Ja, ich war 18 – jetzt bin ich 46, also kannst du dir ausrechnen wann es war – da hat mich der Stefan Hattinger gefragt ob ich bei ihm Rhythmus-Gitarre spielen will. Der war ein Checker, der Hattinger, macht auch heute noch im Musik-Business. Wir hatten eine Sängerin – Ulli Mhesz, einen Schlagzeuger, einen Bassisten… einen Solo-Gitarristen haben wir ewig gesucht, da haben wir dann den Edi Grinninger aus der Eferdinger Gegend gefunden, der hat schon super gefidelt damals. Am Schlagzeug Tom Machold. Ich hab die meisten Nummern geschrieben und dann sind wir schon zu fünft losgefahren, von Wels bis Wien. Das war 1988. Kurz zuvor bin ich wieder nach Wels gekommen, vorher war ich 4 Jahre in Niederösterreich, ich habe Uhrmacher gelernt. Zurück in Wels hab ich den Hattinger im damaligen Pikanta, dem späteren Ovilaba kennengelernt und so sind wir zur gemeinsamen Band gekommen. Waren zwei schöne Jahre, wo wir fast jeden Tag zusammen waren und Riffs geschrieben haben. Ich hab das Grobe gemacht und er hats dann verfeinert.

Kannst du dich noch an das Konzert ´89 im Schlachthof erinnern?

Sicher, ich bin ja noch nicht ganz weich.

Naja, aber du hast viele Konzerte gegeben… war Cheetah deine erste Band?

Stimmt, an alle Konzerte kann ich mich nicht mehr erinnern (lacht), da magst du recht haben. Nein, wir hatten schon in der Schule eine Band mit vielen Auftritten. Eine Coverband, alles von Beatles bis Stones.

Mit der Ulli Mehsz hast du später auch noch zusammengearbeitet.
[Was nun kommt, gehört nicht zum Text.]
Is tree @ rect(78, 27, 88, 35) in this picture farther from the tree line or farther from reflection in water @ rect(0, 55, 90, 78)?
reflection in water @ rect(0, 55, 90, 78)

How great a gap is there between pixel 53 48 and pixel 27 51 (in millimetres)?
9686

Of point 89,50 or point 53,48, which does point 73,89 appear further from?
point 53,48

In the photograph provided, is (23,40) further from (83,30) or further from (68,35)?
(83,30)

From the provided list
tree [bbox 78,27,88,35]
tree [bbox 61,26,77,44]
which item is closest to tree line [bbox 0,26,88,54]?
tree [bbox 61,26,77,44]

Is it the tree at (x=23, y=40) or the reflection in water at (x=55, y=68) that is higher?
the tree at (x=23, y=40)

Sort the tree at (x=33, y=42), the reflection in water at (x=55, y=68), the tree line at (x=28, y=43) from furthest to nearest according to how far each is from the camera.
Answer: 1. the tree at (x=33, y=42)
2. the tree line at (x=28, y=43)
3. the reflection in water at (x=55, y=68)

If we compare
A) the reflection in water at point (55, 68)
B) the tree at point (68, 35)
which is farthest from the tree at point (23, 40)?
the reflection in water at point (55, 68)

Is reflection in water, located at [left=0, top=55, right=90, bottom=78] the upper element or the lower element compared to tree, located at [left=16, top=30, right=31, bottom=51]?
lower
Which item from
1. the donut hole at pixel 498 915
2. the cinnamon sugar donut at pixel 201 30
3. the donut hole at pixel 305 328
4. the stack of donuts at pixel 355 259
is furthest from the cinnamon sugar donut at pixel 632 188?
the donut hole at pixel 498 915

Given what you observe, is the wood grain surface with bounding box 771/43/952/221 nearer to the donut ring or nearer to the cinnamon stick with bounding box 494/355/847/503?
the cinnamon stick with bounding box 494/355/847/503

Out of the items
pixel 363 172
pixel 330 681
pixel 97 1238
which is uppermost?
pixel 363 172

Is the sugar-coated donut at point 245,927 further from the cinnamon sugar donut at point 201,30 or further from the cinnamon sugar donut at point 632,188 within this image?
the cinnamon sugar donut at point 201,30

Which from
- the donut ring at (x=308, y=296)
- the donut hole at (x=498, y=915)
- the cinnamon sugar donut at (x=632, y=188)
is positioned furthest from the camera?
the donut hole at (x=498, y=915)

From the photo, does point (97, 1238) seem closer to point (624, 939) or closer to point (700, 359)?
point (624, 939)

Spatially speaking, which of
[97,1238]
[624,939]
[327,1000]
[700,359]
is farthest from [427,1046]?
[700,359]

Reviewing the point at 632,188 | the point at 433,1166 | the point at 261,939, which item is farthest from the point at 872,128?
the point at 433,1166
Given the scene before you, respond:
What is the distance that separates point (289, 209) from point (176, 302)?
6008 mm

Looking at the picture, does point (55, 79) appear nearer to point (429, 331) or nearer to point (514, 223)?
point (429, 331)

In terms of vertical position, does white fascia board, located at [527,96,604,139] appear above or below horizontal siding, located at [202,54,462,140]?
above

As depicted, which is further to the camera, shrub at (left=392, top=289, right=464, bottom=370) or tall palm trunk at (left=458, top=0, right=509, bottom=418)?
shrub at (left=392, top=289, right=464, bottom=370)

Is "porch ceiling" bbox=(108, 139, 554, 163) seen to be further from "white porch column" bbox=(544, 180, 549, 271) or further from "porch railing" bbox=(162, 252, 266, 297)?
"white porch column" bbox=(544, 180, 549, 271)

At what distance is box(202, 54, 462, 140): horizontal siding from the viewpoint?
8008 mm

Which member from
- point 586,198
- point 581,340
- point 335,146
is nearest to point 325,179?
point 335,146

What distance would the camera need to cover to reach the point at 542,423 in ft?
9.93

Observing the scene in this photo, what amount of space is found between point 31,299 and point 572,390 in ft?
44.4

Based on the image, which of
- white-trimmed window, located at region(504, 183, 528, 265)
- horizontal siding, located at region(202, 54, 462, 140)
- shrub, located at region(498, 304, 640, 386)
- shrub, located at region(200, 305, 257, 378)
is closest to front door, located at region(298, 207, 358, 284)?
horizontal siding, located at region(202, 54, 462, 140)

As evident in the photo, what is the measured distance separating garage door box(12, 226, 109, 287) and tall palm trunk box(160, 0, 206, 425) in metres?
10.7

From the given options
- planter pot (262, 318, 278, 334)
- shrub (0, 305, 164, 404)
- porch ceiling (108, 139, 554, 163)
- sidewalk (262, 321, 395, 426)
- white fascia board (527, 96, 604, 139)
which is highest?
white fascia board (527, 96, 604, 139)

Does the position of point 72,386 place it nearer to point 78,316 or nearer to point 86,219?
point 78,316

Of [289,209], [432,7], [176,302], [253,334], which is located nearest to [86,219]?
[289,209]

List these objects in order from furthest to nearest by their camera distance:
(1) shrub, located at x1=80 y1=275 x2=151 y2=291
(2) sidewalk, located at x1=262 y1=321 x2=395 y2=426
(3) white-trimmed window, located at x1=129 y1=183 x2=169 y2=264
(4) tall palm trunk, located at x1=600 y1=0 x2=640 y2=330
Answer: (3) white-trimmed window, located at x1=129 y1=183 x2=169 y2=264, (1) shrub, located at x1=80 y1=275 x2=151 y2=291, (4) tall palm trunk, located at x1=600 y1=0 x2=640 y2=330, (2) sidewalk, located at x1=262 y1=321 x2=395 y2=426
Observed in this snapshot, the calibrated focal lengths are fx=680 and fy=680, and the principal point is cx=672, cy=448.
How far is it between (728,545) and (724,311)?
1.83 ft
Ja, die ist auch eine Welserin, die wohnt heute noch in Wels. Im Jahr 2000 hat sie mich gefragt ob ich mit ihr noch mal eine Band mache. Da haben wir die Ulli Mhesz Band gegründet, und auch eine CD und eine Video gemacht, das heißt „Ich will sein“, gibt’s alles auf youtube. Haben wir auf der Schaunburg gedreht. Es folgten Konzerte, war eine schöne Zeit mit super Musikern, zu sechst, zwei Keyboarder, Bass, Gitarre und die Ulli. Der Peter Guschlbauer aus Linz war Produzent, der hat auch das Video gemacht, das hat uns 10 000 Schilling gekostet, das war nicht viel.

Gibt’s von Cheetah selbst auch noch Aufnahmen?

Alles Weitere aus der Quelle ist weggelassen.